That's 8 accumulators, 2 input loads, and 4 weight loads per iteration. 14 YMM registers out of 16 available. The two spare registers are used by the FMA pipeline for temporaries. The register pressure is tight but it fits.

The key insight is that each weight load is shared across both sequence rows. This halves the weight bandwidth compared to processing one row at a time. The arithmetic intensity doubles, and the kernel becomes compute-bound rather than memory-bound.

I also added software prefetching on the weight rows, 16 floats (64 bytes, one cache line) ahead of the current position:

_mm_prefetch((const char *)(W0 + k + 16), _MM_HINT_T0);
_mm_prefetch((const char *)(W1 + k + 16), _MM_HINT_T0);
_mm_prefetch((const char *)(W2 + k + 16), _MM_HINT_T0);
_mm_prefetch((const char *)(W3 + k + 16), _MM_HINT_T0);

This tells the CPU to start fetching the next cache line before we need it.

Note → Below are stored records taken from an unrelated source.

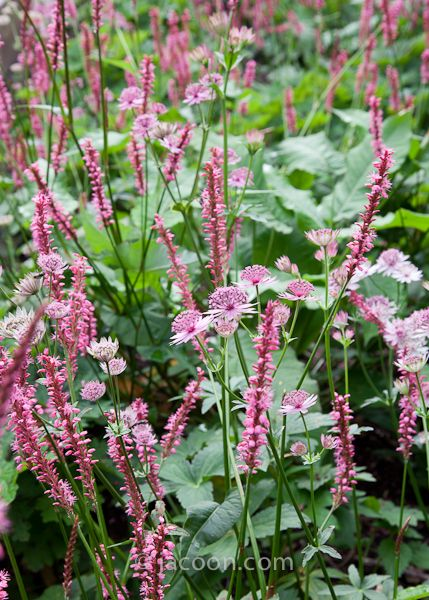 Persicaria 'Betty Brandt' & Astrantia 'Roma'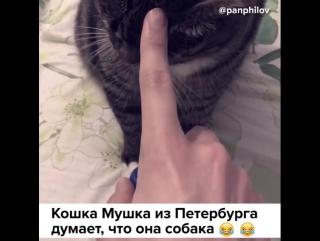 Кошка, думает, что она собака
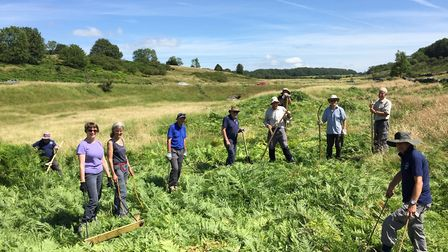 Mendip Hills AONB has gained more than £1k from Tesco Bags of Help. Picture: Mendip Hills AONB
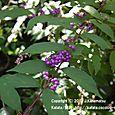 34 滋賀の里山から(15) 紫色の果実が美しい、コムラサキ(コシキブ)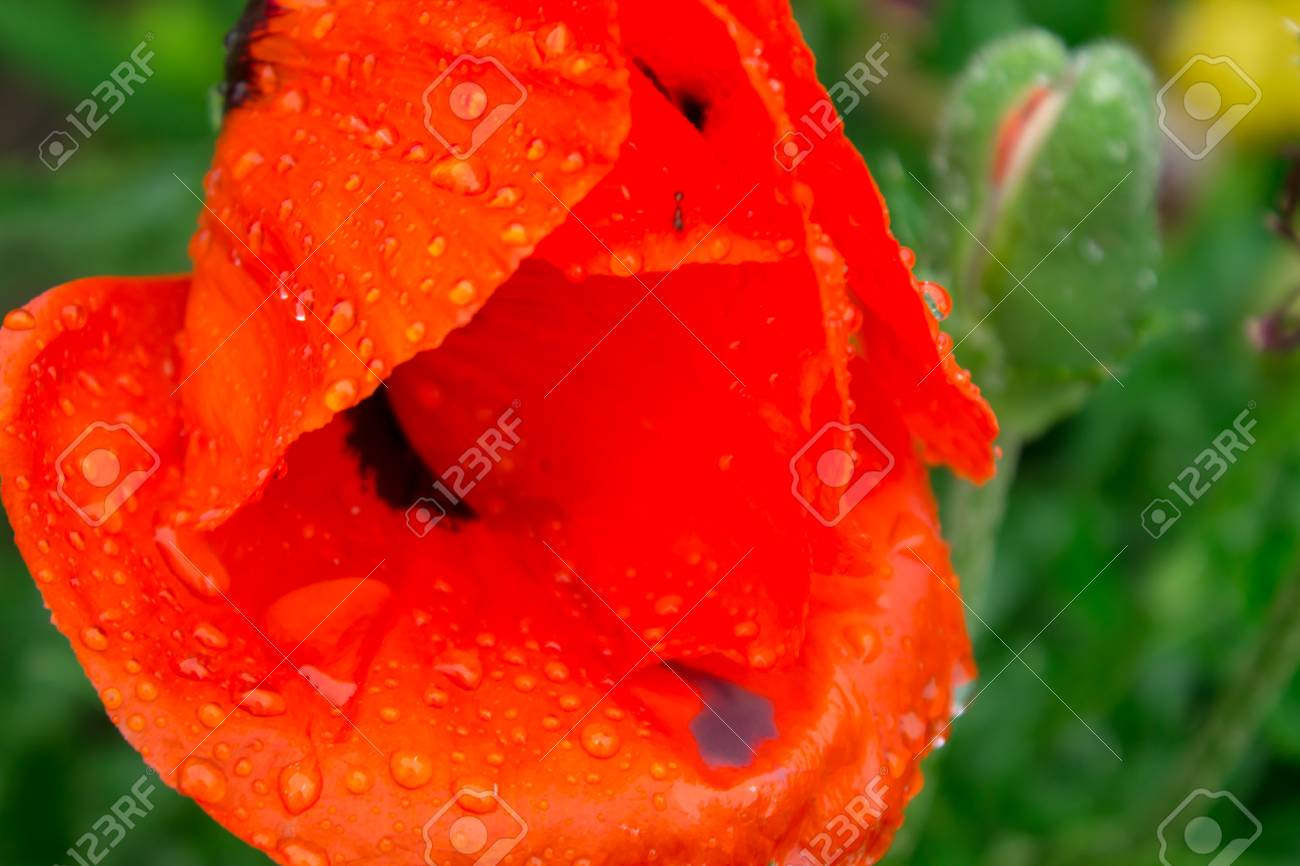 Drops Of Rain On The Folded Red Petals Of A Poppy Flower Close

The benefit is modest on modern CPUs with good hardware prefetchers, but it's free to do and helps on older hardware.

Parallelism

A single-threaded implementation is simple but leaves most of the CPU idle. The model has plenty of data parallelism to exploit. I used OpenMP because it's dead simple and GCC supports it natively.

The first place I added parallelism was the GEMM kernel. The naive approach is to parallelize over sequence positions, but that leaves cores idle when the sequence is short. A 10-token query produces a 12x768 matrix after adding CLS and SEP. Parallelizing over 6 pairs of rows across 6 threads gives each thread exactly one pair. No load balancing.

I restructured the parallelism as 2D tiling. Flatten the work into a single index over (seq_pairs x output_tiles) and let OpenMP distribute it evenly:

int pairs  = seq / 2;
int otiles = out / 4;
int ntiles = pairs * otiles;

#pragma omp parallel for schedule(static) if(ntiles > 16)
for (int t = 0; t < ntiles; t++) {
    int p  = t / otiles;
    int ot = t % otiles;
    // 2Sx4O micro-kernel for rows (p*2, p*2+1) and outputs (ot*4 .. ot*4+3)
}

The if(ntiles > 16) guard is important. OpenMP has overhead for thread creation and synchronization. For tiny inputs where the total work is less than 16 tiles, single-threaded execution is faster. This threshold was determined empirically.

The second place I added parallelism was the attention heads. The model has 12 attention heads that are completely independent. Each head operates on a 64-dimensional slice of Q, K, and V. The original implementation processed all 12 sequentially. Making them parallel was the single biggest speedup for long sequences.

#pragma omp parallel for schedule(static) if(seq >= 4)
for (int h = 0; h < num_heads; h++) {
    float *local_q  = amalloc(seq * head_dim * sizeof(float));
    float *local_k  = amalloc(seq * head_dim * sizeof(float));
    float *local_v  = amalloc(seq * head_dim * sizeof(float));
    float *local_sc = amalloc(seq * seq * sizeof(float));

    // gather, K-transpose, Q*K^T, softmax, scores*V, scatter

    free(local_q);
    free(local_k);
    free(local_v);
    free(local_sc);
}

Each thread gets its own scratch buffers, allocated based on the actual sequence length. I initially tried sharing pre-allocated buffers, but that meant either serializing access or allocating for the maximum sequence length of 8192 tokens. At max length, the attention score matrix alone is 8192 * 8192 * 4 = 256MB per head. Allocating 12 of those upfront would consume 3GB just for scratch space. Dynamic allocation based on actual sequence length keeps memory usage proportional to input size.

The K-Transpose Trick

Computing Q times K-transpose is the attention bottleneck. The naive approach computes each score as a dot product between a query row and a key row. With AVX2, that means loading 8 floats from Q, 8 from K, multiplying, and then doing a horizontal sum to reduce 8 partial products to one scalar. The horizontal sum is the expensive part. It takes multiple shuffle and add instructions.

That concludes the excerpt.